In response, on December 20, New Jersey and eight other states intervened in a federal lawsuit brought by environmental groups opposed to seismic testing. Now those environmental groups are asking the U.S. District Court in South Carolina to issue a preliminary injunction that would block all movement on seismic testing pending resolution of their lawsuit.
Today, New Jersey and its fellow Plaintiff states – New York, Maryland, Connecticut, Delaware, Maine, North Carolina, Massachusetts and Virginia – supported that request for an injunction.
“We’ve said from day one that offshore drilling is bad for New Jersey, and we’re going to fight it every step of the way,” said Attorney General Gurbir Grewal. “We are seeking a court order, effective immediately, to stop the federal government from taking any further actions to allow seismic testing off our coast. We will not sit idly by and allow our pristine coast — and the people who rely on it — to suffer the harms and risks associated with seismic testing and offshore drilling.”
“Seismic testing and offshore drilling are unnecessary for the economy and would only risk harm to New Jersey’s precious natural resources,” said DEP Commissioner Catherine R. McCabe. “I am proud to join Attorney General Grewal to oppose these efforts by the Trump Administration that could endanger New Jersey’s marine biodiversity and our valuable tourism and fishing industries.”

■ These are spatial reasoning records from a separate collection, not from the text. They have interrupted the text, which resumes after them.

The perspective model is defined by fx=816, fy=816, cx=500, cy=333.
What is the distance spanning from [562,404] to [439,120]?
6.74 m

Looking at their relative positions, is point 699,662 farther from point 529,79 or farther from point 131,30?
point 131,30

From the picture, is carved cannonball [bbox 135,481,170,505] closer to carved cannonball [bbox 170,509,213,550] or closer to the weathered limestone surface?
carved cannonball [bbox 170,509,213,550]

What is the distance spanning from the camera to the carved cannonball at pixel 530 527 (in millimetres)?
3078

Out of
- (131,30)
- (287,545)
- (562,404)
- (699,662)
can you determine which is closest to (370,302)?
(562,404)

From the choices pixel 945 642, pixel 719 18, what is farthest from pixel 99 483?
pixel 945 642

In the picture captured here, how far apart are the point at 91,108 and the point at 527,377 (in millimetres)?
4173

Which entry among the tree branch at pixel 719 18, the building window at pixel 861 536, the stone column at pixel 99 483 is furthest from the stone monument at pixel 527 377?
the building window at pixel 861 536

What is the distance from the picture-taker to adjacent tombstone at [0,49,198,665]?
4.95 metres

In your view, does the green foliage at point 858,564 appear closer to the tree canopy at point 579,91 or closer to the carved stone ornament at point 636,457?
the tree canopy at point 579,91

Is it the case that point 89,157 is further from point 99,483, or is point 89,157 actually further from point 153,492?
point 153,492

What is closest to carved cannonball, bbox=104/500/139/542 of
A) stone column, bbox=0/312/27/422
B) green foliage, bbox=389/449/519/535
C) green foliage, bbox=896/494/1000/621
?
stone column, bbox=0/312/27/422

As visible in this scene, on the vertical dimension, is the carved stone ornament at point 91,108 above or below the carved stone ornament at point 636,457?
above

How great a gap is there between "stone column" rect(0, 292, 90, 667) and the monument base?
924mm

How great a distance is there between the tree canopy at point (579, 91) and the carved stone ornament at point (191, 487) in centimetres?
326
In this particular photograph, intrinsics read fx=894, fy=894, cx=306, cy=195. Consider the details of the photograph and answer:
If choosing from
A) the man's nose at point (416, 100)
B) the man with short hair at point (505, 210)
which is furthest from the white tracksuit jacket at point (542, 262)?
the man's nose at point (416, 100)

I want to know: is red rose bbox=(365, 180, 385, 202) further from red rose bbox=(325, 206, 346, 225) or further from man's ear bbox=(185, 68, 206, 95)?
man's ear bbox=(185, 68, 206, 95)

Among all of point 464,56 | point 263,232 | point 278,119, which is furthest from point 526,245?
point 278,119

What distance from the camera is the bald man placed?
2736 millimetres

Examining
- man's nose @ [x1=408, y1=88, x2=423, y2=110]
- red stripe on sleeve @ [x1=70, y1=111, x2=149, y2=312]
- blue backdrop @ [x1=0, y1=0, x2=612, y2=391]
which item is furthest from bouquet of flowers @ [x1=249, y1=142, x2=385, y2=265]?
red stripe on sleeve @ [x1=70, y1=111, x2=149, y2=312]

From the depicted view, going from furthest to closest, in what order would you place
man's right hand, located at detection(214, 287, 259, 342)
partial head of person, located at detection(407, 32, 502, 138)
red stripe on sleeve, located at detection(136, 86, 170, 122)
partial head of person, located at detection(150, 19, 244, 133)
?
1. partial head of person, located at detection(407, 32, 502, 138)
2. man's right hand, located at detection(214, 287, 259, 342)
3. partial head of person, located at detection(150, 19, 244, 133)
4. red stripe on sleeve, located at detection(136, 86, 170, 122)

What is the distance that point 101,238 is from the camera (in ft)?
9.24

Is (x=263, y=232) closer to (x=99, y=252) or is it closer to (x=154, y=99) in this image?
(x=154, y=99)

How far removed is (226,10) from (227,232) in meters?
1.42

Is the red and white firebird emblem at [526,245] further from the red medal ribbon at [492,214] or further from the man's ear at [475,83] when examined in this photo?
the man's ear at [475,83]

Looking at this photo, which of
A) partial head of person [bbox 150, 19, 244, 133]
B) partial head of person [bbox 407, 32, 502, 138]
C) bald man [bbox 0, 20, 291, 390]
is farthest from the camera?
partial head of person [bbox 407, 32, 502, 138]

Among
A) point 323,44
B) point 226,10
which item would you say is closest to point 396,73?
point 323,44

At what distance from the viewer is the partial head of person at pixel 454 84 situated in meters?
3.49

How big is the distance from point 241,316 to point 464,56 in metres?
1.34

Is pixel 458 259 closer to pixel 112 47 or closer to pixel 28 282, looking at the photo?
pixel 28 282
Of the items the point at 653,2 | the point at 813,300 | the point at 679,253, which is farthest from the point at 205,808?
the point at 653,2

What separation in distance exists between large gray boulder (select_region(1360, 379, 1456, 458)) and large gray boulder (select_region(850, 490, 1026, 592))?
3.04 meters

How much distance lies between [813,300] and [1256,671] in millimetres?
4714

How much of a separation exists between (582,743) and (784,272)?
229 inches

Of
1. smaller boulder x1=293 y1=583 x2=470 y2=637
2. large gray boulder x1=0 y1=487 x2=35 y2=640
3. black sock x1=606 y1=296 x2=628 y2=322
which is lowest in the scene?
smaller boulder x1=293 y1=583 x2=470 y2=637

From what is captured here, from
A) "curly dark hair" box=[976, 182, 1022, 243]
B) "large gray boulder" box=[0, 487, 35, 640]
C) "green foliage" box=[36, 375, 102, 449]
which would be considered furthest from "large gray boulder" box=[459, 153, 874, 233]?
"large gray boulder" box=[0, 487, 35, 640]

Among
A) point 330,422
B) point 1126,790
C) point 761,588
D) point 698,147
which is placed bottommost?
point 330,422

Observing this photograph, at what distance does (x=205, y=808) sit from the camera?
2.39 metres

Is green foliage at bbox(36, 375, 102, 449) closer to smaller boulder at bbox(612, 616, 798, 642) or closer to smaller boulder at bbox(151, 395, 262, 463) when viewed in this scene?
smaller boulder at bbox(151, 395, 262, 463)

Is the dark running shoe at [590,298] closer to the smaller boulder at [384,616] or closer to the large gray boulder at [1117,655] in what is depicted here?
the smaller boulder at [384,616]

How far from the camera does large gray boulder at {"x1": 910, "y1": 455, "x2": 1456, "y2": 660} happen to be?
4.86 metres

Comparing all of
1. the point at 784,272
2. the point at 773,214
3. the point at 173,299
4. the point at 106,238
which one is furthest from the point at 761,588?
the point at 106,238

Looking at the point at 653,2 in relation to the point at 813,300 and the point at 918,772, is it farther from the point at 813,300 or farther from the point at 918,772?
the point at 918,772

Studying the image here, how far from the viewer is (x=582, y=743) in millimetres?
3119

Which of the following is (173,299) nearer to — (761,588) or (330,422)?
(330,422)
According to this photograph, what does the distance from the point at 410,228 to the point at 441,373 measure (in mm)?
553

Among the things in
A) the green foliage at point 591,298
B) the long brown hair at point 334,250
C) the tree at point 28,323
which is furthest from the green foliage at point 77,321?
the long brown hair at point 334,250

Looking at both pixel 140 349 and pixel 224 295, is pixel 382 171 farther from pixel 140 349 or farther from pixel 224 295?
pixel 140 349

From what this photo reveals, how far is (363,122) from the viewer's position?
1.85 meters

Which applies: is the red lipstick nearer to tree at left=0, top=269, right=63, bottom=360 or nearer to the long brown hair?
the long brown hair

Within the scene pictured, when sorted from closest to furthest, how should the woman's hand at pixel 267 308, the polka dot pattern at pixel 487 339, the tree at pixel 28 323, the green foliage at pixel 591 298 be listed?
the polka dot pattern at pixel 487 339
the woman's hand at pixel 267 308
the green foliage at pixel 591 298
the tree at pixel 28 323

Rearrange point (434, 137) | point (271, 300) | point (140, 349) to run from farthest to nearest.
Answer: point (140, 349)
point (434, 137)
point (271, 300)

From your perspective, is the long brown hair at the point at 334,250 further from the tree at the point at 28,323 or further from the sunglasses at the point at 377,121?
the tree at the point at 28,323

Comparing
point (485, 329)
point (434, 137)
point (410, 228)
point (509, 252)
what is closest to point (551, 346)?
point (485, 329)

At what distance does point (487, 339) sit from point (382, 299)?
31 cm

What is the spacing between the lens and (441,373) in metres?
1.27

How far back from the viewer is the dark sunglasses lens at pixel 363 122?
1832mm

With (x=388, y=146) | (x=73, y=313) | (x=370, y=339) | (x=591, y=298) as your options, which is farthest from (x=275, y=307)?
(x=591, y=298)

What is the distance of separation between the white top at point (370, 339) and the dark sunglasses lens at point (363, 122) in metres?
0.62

The 2018 lawsuit was filed by the South Carolina Coastal Conservation League, the Center for Biological Diversity, Defenders of Wildlife, the Natural Resources Defense Council, North Carolina Coastal Federation, Oceana, One Hundred Miles, the Sierra Club and the Surfrider Foundation.
The lawsuit names U.S. Secretary of Commerce Wilbur Ross and the National Marine Fisheries Service (NMFS) as defendants. The complaint alleges that their actions violate the Marine Mammal Protection Act, Endangered Species Act, and National Environmental Policy Act.
The multi-state brief argues that granting an injunction to block further action on seismic testing is in the public interest. Among other reasons, the memorandum notes that offshore drilling has the potential to inflict “irreparable harm” on marine and coastal resources, and that Congress has “recognized the importance of states’ “views and policy determinations when it comes to management of the Outer Continental Shelf.”
“Congress’ solicitude for states’ policy views” in these matters “confirms that it is appropriate for this Court to exhibit similar solicitude in its public interest analysis,” the memorandum argues. Here, the states along the east coast oppose offshore drilling off their coastlines.
In New Jersey, offshore drilling would endanger public safety, threaten harm to coastal natural resources, and severely undermine the state’s tourism base. New Jersey’s 130-mile coastline generated more than $44 billion in coastal tourism revenue in 2016, supporting more than 838,000 jobs and generating $5.6 billion in federal taxes.